Direction. Report every line of the listing below that contains the word "item", copying each line in full. Case counts.
* BEGIN Extracted records *
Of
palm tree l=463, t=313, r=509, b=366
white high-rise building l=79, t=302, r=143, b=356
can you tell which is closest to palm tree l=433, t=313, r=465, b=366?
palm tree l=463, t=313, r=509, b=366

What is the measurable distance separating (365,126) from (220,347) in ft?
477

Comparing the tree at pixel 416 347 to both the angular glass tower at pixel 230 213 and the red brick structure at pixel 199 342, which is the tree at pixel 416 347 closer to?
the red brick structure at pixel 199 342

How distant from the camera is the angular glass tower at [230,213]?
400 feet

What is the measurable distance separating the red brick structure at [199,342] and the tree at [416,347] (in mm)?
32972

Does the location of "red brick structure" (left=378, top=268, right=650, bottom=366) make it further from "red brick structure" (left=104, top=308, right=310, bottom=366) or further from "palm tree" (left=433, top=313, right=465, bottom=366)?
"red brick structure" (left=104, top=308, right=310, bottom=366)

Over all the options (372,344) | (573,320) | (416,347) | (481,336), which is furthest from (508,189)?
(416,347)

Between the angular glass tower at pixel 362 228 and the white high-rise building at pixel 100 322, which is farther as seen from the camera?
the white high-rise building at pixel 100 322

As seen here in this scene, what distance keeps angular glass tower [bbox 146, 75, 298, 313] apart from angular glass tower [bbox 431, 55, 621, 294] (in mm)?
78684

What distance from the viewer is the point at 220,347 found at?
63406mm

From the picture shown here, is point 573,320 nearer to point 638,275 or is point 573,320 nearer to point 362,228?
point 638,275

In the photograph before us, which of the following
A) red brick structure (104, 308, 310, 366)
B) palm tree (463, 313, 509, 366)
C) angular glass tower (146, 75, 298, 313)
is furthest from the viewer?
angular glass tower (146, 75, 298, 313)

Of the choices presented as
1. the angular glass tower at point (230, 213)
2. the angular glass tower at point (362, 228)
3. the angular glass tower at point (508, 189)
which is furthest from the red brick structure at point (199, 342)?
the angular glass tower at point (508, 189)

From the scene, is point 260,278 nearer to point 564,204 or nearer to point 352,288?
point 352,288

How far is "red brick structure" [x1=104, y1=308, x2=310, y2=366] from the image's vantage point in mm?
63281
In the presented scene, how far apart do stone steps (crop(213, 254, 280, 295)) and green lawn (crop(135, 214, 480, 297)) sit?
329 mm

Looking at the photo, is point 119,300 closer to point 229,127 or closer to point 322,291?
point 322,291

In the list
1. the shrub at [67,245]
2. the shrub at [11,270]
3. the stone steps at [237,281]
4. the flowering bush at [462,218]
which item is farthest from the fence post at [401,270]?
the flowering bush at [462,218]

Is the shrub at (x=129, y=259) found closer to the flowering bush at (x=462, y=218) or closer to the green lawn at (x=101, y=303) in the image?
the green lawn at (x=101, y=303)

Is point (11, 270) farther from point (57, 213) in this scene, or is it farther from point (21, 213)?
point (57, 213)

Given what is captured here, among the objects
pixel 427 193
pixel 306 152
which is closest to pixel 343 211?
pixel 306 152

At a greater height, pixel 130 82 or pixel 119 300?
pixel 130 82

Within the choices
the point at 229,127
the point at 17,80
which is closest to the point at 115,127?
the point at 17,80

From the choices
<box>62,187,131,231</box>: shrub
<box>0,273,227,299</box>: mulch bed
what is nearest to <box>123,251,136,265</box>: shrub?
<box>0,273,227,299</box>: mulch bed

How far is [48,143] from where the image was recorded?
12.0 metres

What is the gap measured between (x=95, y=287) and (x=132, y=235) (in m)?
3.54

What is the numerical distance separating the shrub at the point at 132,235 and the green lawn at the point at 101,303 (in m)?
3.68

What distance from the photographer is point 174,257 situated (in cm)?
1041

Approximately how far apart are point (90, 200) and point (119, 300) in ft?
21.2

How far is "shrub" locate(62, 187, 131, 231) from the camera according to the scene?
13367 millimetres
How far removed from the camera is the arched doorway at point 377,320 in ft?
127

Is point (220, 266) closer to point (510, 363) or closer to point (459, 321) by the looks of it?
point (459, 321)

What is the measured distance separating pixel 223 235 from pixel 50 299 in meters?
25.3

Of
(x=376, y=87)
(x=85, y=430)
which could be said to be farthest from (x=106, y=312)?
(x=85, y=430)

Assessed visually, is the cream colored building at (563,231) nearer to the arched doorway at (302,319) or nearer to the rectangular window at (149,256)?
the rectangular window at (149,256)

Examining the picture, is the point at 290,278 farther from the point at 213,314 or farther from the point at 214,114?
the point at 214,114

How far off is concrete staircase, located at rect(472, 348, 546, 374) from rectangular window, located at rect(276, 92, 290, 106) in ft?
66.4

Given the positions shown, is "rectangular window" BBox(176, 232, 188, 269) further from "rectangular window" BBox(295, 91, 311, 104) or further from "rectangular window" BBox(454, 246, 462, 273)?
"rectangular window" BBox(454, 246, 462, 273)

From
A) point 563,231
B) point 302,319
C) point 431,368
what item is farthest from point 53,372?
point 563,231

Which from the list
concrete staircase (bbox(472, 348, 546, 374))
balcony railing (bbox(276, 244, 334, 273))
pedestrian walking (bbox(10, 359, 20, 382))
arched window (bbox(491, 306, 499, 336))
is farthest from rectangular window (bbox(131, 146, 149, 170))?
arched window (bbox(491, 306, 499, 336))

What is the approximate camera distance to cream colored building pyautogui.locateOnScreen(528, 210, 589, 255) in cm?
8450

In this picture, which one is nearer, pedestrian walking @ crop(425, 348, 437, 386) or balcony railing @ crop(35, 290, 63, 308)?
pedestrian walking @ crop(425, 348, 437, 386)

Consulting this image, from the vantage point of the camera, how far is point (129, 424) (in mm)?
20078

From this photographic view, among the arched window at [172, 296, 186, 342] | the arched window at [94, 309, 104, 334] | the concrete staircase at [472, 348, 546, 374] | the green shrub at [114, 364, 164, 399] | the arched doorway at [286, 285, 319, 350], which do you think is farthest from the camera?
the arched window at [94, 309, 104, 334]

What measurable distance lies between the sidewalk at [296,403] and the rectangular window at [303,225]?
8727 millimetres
* END Extracted records *
* BEGIN Extracted records *
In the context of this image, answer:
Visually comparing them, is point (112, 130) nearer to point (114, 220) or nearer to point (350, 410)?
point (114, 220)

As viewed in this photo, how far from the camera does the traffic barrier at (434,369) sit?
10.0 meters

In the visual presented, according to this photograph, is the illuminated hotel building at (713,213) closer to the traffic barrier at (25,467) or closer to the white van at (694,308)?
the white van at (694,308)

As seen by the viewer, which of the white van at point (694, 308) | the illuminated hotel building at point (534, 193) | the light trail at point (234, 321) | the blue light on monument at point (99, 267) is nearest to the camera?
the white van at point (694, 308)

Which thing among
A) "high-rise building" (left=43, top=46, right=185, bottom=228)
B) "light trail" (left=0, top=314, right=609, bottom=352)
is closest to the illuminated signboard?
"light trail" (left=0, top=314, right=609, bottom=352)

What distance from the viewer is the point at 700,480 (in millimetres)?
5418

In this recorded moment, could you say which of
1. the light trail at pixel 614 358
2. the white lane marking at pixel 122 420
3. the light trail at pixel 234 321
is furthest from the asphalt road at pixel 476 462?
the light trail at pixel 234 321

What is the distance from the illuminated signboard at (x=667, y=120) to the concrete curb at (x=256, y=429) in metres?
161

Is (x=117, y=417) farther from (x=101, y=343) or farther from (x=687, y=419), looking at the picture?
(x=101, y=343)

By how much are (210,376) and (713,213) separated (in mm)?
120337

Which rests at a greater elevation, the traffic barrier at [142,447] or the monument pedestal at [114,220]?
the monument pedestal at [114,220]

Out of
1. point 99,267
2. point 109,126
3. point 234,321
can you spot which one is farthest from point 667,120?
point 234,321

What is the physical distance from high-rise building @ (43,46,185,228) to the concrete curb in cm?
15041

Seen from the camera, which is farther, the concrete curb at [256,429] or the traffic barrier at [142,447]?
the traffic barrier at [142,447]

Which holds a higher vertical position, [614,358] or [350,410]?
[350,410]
* END Extracted records *
Answer to the problem.
which item is farthest from the fence post at [401,270]?
what item is farthest from point 53,372?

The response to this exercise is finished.